O risco da situação descambar para um conflito mundial, que ponha um termo atômico ao pesadelo iniciado em Hiroshima, é real. A missão da Otan, hoje, é administrar o que sua insensata existência acarreta de malefícios à paz. Rumo ao extermínio, os tratados de redução de armas estratégicas são desconstituídos pela potência hegemônica e demais competidores, no mercado. Ilude-se quem acha que mísseis antibalísticos são artefatos militares de defesa.

O espectro que paira sobre o aniquilamento da espécie não anda sozinho, por óbvio. O aquecimento global é uma evidência com implicações tenebrosas, aponta o Grupo de Trabalho do Antropoceno, que estuda o impacto das ações humanas no meio ambiente. Dados revelam que 31,5 milhões de pessoas, a cada ano, se deslocam por causa de inundações e tempestades, um efeito já previsto há décadas. O derretimento da geleira do Himalaia acabará com o suprimento de água no sul da Ásia, impactando bilhões de seres vivos. O colapso do manto de gelo na Antártida aumentará o volume das marés. O planeta se aproxima das condições de 125 mil anos atrás, quando o nível do mar era 7,6 metros mais alto. Uma crise de refugiados bate à porta.
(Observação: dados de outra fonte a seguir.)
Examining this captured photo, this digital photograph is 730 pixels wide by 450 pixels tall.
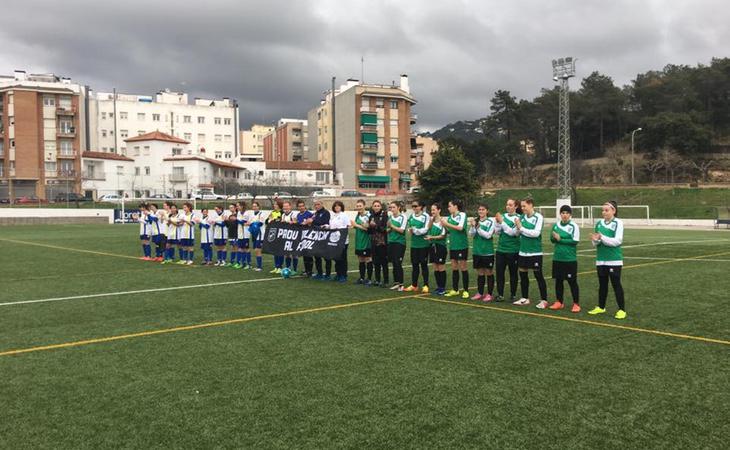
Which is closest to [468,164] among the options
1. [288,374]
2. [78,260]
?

A queda de Barcelona para as forças fascistas do Gal. Franco, em fevereiro de 1939, levou quarenta mil refugiados da Espanha para o México. Outros tantos se dirigiram para Nova York, onde fixaram filiais anarquistas na Union Square, com sebos de livros usados na Quarta Avenida. Essas sequelas foram provocadas pela ascensão do nazifascismo, na Europa central. A máxima de Mark Twain, “a história não se repete, mas às vezes rima…”, permite antever as diásporas que redesenharão o mapa-múndi amanhã, com o esvaziamento da democracia liberal.

O esboroamento do Estado de direito democrático naturaliza o autoritarismo, com a rima que une o passado ao presente. O populismo extremista tem conquistado cargos políticos importantes nos Estados Unidos, Rússia, Turquia, Egito, Índia, Hungria, Polônia, Itália. A estagnação do padrão de vida, o medo da democracia multiétnica e as redes sociais a serviço do regressivo projeto iliberal empurram a democracia para o precipício anticivilizacional.

Trata-se de uma articulação ultra-reacionária e ultranacionalista. A peculiaridade brasileira é que o nacionalismo bolsonarista, por detrás do espetáculo semiótico das bandeiras, nutre um entreguismo lesa-pátria com o neoliberalismo hard. O líder da esquerda estadunidense, Bernie Sanders, propõe a formação de uma Internacional Progressista para barrar o avanço do tradicionalismo que confronta os valores da modernidade, como a igualdade e a própria liberdade. Pelo negacionismo perante as armas nucleares, as mudanças climáticas e encruzilhadas da democracia, o Republican Party (EUA) marcha com os Cavaleiros do Apocalipse. Ciente das graves consequências, o nonagenário Chomski pergunta: “a sociedade sobreviverá por muito tempo?”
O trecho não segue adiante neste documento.